International Women’s Day (March 8) is a global day celebrating the achievements of women. It also marks a call to action for accelerating women’s equality and well-being in all aspects of life – which is crucial to creating prosperous economies and a healthy planet. 

Raising Futures Kenya’s Seed of Hope programme is contributing to closing gender gaps in vocational education in Kenya through targeted actions in support of young women and girls. By ensuring quality education for all, and equipping all our students with skills for employment, self-employment, or further education, we are enabling opportunities for a brighter future.

In recent decades Kenya has achieved gender parity at primary school level – which is to be celebrated. But gender gaps appear when it comes to girls completing secondary school and enrolling in tertiary education. Though perhaps more importantly, gender equality, where it has been achieved, has not yet translated into equality in life opportunities for women.

So where and how are some of these gender gaps arising?

  • Gender-based violence – Data shows gender-based violence (GBV) in Kenya remains high with 35% of women and girls affected and 16% reported being victims of sexual violence before the age of 18. There are profound health and psychological costs and economic costs for survivors and their children. The economic cost of GBV is calculated to be about 1.1% of Kenya’s Gross Domestic Product (GDP).
  • Adolescent pregnancy – Higher rates of pregnancy have been associated with poverty and lack of education. In the lowest wealth quartile in Kenya, 21% of women aged 15-19 have been pregnant. At secondary school, among the most common reasons for girls to miss school days were pregnancy and parenting responsibilities, putting them at a disadvantage in their education compared to their male counterparts.
  • Period poverty – 65% of women and girls are unable to afford sanitary pads, presenting a huge barrier to work and education. Girls from poor families miss up to 20% of school days each year. Desperate need, has led to a practice of transactional sex for pads. Some research states that in rural areas of Kenya 2 out of 3 sanitary pad users are provided pads by sexual partners.
  • Unpaid labour and the “baby profit gap” – the global value of unpaid care and domestic work for women aged 15 and over stands at around $10.8 trillion annually. In income-generating work, women and female-owned businesses, working whilst also caring for children can experience distractions and constant interruptions causing lower productivity, coined as the ‘baby profit gap’.

These prevailing gender gaps are underscored by mutually reinforcing challenges of poverty, barriers to education and economic opportunities, and restrictive social norms, which prevent self-reliance and perpetuate women and girls being at risk of exploitation and at economic disadvantage. This impedes the progress of individuals and communities. Raising Futures Kenya believe in the talent and resilience of young women and girls and our Seed of Hope programme is changing the narrative by empowering majority young female entrepreneurs!

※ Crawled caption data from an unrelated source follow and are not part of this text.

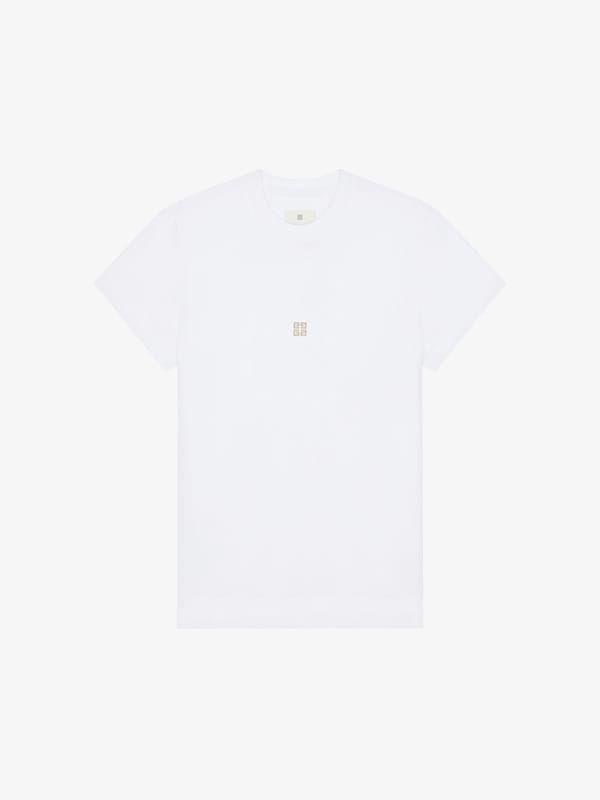 Givenchy Slim fit t-shirt in cotton with 4G detail Ahorra y exporta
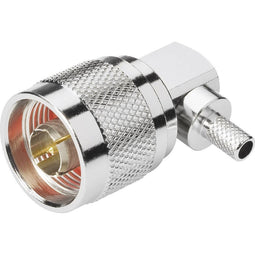 BKL Electronic 0404003 0404003 N-connector Stekker, haaks 50 Ω 1 stuk(s)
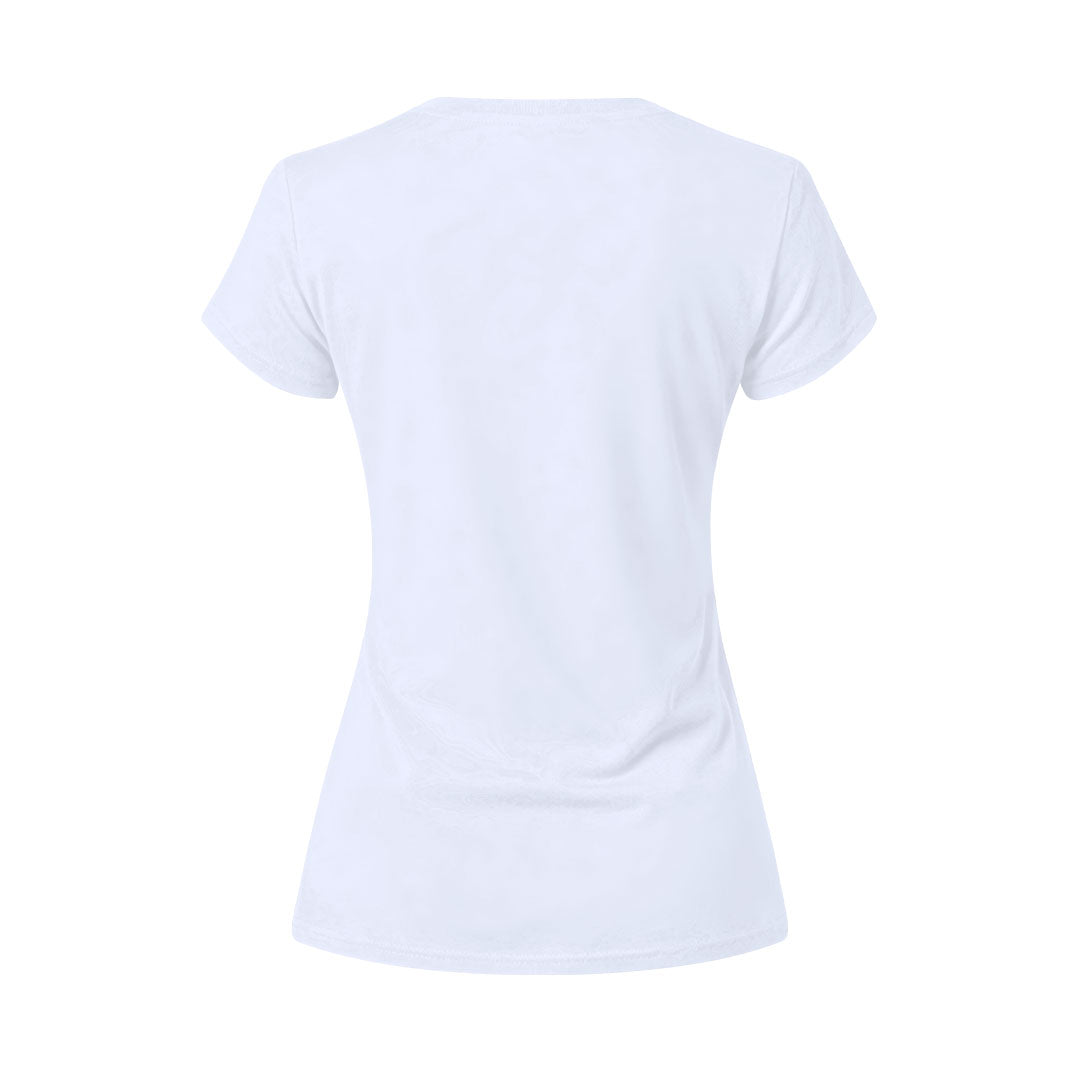 T-Shirt Femme Blanc Coton Personnalisable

Our Seed of Hope programme is responsive, tailored and inclusive to the needs of young women and girls, as well as boys in marginalised communities. Alongside courses to equip young people with skills, Seed of Hope provides essential practical support to female students such as packs of period pads and childcare vouchers, to remove barriers to attendance and enable them to thrive in their learning.

A key part of the programme for all students is Amuka – the Seed of Hope Life skills programme – which addresses community-wide issues negatively impacting students, particularly girls, such as gender-based violence, FGM, young marriage, and sexual reproductive health. It empowers girls to know their rights, encourages boys to become allies for girls. It includes group counselling and encourages students to work together to seek solutions to local/cultural challenges.

The Seed of Hope programme also provides unlimited free counselling sessions open to all students to work through the trauma, abuse and exploitation they have experienced. This enables young people to process trauma, develop coping mechanisms, and speak out to report abuse.

A general low preference to pursue certain school subjects for boys and for girls impacts on career pathways and trajectories, such as STEM; an issue that disproportionately affects girls. At Seed of Hope, we are proud to welcome and encourage trailblazing young women ambitious for careers in business and technology, and traditionally male-dominated vocational fields such as carpentry, electrical wiring, and motor vehicle mechanics.

“Empowering girls isn’t just about giving them wings; it’s about reminding them they have the power to soar. Every time I witness their determination, creativity and kindness, I’m reminded of the boundless potential within each of them. Together, we’re building a brighter tomorrow, one empowering girl at a time”.

Damaris Mwangi

Entrepreneurship, Finance and Computer skills teacher

On International Women’s Day, we celebrate our female Seed of Hope leaders, teachers, successful graduates and mentors, that are role models for current and future trailblazing students as we unite with the world to uplift women and accelerate progress.